In 2021, NHS England announced additional funding for paramedic training. I applied again, hopeful. They called me in and told me the money had been redirected to cover existing staff shortages rather than training new ones. "We cannot afford to run that programme," they said.
I stood in that office, looking at the person who had just told me they couldn't afford to train the people who would solve the staff shortages they were spending money to cover. The logic ate its own tail. We can't train new staff because we're spending all the money on overtime for the existing staff who are burned out because there aren't enough of them. Round and round.
That night, I walked home through Peckham, past neighbours who'd waited hours for ambulances, past the empty training facility, past the hospital where I worked as an assistant instead of the paramedic I'd trained to be. I thought about what "there is no money" actually meant when it came from the government that issues the pound.
I used to accept the excuse that there was no money. I hear it differently now. The government that prints the notes and mints the coins told me it could not find enough of them to train the people who were standing right there, ready to work. The real question was never about money. It was about whether the people existed, whether the skills could be taught, whether the materials were available. They were. All of them.
The excuse was not a fact. It was a choice wrapped in the language of impossibility. It is the same logic as a household that says "we cannot afford it," except a household does not issue its own currency. The government does. The limit was never the money. The limit was the willingness to spend it into the places and the people who needed it.

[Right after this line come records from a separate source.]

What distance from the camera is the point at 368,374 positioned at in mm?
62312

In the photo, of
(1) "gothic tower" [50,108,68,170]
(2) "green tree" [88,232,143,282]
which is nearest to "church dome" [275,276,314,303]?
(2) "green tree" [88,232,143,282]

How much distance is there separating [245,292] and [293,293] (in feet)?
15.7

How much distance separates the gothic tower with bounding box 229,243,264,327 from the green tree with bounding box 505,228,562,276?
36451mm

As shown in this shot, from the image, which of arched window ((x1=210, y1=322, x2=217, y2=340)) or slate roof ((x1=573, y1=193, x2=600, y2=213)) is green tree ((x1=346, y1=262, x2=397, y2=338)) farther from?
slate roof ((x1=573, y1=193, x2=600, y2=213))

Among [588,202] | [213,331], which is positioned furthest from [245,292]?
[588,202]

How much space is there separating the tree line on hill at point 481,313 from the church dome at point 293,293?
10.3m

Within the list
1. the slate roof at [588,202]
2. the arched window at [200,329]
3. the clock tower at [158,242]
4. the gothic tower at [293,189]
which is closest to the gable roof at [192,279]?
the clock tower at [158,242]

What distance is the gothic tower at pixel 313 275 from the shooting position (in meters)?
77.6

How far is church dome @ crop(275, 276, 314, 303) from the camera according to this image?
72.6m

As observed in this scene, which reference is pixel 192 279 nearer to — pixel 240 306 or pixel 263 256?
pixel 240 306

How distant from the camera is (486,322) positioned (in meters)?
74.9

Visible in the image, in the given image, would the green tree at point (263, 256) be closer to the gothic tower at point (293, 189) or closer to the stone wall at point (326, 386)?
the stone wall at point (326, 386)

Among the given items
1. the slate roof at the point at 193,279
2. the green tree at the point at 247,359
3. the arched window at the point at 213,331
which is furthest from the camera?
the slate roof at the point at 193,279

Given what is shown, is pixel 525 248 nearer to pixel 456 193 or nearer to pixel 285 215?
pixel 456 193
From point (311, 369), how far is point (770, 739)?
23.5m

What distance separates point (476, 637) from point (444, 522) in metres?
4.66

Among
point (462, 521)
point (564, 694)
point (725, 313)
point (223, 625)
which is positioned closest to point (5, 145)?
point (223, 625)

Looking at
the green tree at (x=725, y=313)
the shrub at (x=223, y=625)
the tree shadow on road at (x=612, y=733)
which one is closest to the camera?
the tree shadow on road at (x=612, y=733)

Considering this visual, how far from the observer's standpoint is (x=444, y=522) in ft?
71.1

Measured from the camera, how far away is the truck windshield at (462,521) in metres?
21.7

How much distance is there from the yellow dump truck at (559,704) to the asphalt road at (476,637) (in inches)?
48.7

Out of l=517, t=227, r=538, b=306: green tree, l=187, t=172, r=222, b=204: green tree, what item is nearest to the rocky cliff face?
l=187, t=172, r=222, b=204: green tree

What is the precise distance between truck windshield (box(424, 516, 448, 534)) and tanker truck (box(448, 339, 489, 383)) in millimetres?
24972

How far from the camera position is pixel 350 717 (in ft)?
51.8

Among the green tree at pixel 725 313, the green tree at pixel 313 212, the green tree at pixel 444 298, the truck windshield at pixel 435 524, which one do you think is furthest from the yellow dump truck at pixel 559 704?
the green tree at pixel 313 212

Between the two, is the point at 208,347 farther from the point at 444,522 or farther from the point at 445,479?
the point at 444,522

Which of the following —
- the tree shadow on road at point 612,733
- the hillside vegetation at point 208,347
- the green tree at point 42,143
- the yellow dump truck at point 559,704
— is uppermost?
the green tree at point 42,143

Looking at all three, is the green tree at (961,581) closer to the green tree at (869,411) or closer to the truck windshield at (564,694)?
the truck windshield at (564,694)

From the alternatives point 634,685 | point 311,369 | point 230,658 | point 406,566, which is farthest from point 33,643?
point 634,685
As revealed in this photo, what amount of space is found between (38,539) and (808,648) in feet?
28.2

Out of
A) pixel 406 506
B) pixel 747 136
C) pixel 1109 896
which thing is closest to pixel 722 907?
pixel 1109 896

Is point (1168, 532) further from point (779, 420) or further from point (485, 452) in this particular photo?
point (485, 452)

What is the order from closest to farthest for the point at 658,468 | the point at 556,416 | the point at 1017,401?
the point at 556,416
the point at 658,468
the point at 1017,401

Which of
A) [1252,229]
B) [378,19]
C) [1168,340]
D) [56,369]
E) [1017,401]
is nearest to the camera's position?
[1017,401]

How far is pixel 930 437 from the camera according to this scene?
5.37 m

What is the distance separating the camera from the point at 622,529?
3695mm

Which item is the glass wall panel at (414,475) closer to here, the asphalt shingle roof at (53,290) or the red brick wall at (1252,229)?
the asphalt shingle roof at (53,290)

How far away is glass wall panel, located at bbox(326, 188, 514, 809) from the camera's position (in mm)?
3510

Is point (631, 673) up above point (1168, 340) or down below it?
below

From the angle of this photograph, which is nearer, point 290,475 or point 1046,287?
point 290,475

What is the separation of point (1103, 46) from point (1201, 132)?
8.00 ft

I'm still here. Still watching the ambulance queues. Still seeing the empty training places. I understand now that this is not just my story. It's the story of every constituency where people and needs exist side by side while someone in Westminster says the cupboard is bare. The cupboard was never bare. Someone just chose to keep it locked.
Fake Experts
What Kemal experienced has a name.
Using unqualified or misleading sources to manufacture doubt about what the data clearly shows.
Think of tobacco companies in the 1960s funding scientists who insisted smoking was safe. The companies didn't manufacture fake evidence, they found real scientists willing to say what they wanted to hear, then amplified those voices while ignoring the majority who disagreed.
In Kemal's story, every time Health Education England said "there is no funding," they were echoing fake experts who insist government budgets work like household budgets. These voices dismiss anyone who questions the analogy as economically illiterate, despite the obvious difference: households don't issue their own currency.
The objection Kemal heard was typical: "Economists say we cannot spend more on health without causing inflation." Which economists? The profession is divided. Many macroeconomists argue the binding constraint is real capacity, not currency. "Economists say" without naming them is an appeal to unnamed authority.
The UK government issues its own currency. It does not need to find pounds before it spends them. The real constraint is resources: people, skills, materials, time. And in Kemal's constituency, those resources were sitting idle. The resources existed. The people existed. The decision not to connect them was political, not financial.